Betts met Cleary's gaze for the first time, then he reached under the chair. From between his legs, he pulled out the metal valise. "I told myself I'd take the ten grand and get a fresh start. 'Bout three-quarters of the way up Mulholland I figured I'd had my quota of those."
"You didn't sell them?"
Betts pushed the suitcase toward Cleary with his foot. "They're all in there. Enough to put Rosen away for Buddy Williams, bribing cops and politicians, bootlegging records through Starlite, selling 'em off the books, and about forty other things."
Cleary rolled forward on the balls of his feet and opened the suitcase. Jesus. They were here. All of them right here. He let his fingers slide across them, as if confirming their reality, then looked up at Betts.
"I don't know about the folks back home, Betts, but from where I'm standing you look like a pretty solid guy."
From the look in Betts's eyes, it was obvious what Cleary had said meant a lot to him.
Cleary walked over to a closet, pulled out a suitcase, and began filling it with weapons he had stashed in the back of the closet. There were several handguns, a submachine gun, a sawed-off shotgun, and enough ammo to hold off a serious siege.
"Hey, what's going on?" Betts asked.
"Lot of heat's coming down. All on me."
Cleary handed Betts the suitcase of weaponry, then grabbed the other one. "I'm taking the tapes. You hold onto the hardware. If I haven't called your place in twenty-four hours get out of town."
"What's happening? C'mon, I wanna know. I wanna help you."
"I'm going to deliver these tapes for Nick. They're going to finally get in the right hands. Be around if I make the call. Now get out of here."
Betts opened the door, started to leave, then stopped and looked back. "Hey, Cleary." He tossed him a nickel, which Cleary snared.
"What's this for?"
"I wanna hear from you."
A brief look passed between them, then Betts was out the door. Cleary, closing up shop, was about to turn off the Uher and the radio receiver when he glanced out the window. His features suddenly tightened as he spotted a familiar black '55 Ford parked in the alley beside Rosen's building.

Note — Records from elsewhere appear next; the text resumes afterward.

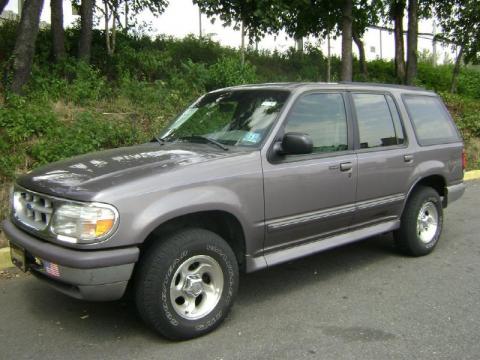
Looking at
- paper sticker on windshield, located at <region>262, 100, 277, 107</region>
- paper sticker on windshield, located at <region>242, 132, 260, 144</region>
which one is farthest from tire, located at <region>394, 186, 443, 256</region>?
paper sticker on windshield, located at <region>242, 132, 260, 144</region>

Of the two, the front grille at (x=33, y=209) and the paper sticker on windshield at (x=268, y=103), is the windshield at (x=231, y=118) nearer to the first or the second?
the paper sticker on windshield at (x=268, y=103)

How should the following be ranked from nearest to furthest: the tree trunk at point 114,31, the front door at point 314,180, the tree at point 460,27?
the front door at point 314,180 → the tree trunk at point 114,31 → the tree at point 460,27

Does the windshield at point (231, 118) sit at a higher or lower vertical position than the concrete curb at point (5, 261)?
higher

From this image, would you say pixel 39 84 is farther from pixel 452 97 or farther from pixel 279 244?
pixel 452 97

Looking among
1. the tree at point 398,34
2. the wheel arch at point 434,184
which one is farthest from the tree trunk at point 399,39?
the wheel arch at point 434,184

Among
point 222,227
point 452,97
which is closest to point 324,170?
point 222,227

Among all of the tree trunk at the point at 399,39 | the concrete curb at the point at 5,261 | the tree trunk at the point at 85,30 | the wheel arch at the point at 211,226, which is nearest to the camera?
the wheel arch at the point at 211,226

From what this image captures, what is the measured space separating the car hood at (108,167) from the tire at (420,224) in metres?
2.33

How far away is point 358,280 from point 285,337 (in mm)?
1446

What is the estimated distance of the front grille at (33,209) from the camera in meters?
3.59

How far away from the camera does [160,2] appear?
42.0 feet

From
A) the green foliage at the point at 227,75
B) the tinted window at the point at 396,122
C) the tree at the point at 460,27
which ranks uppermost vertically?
the tree at the point at 460,27

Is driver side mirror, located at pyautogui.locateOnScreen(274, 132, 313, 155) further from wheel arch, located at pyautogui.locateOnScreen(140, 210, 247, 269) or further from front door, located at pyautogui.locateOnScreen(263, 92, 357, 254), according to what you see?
wheel arch, located at pyautogui.locateOnScreen(140, 210, 247, 269)

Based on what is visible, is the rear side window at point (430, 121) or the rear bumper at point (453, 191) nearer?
the rear side window at point (430, 121)
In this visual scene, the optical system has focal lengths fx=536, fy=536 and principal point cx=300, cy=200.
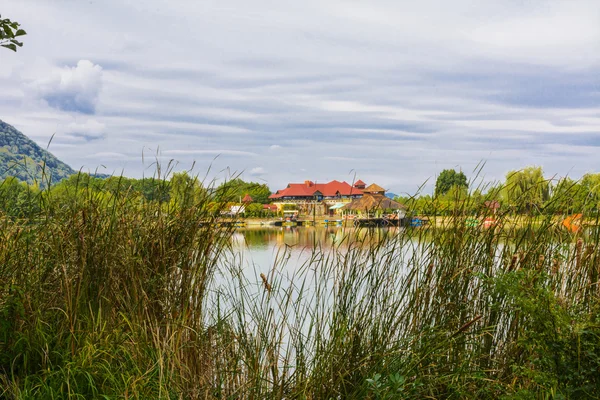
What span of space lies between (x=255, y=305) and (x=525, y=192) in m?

He reached over and turned up the volume on the recorder. "... do business in Hollywood, Rosen, you need me. I can either keep you open or shut you down. But the money for my guys goes directly to me, and I'll tell you when and where. What do you say?"
Cleary felt the shift inside his chest, as if his heart were sliding from one side to the other. He shut his eyes. Rubbed them. Oh God. It was the last person he wanted to hear. He knew that voice. It was achingly familiar. It was the same voice he had heard on the phone half an hour ago.
"If everything checks out like you say, Fontana, we'll be in touch."
Cleary heard footsteps receding, a door closing, and after a moment, another voice. "What do we need him for, Eddie? We've already got a detective in our pocket."
"You can never have enough of them. Believe me, cops and politicians are the cheapest dollar you spend."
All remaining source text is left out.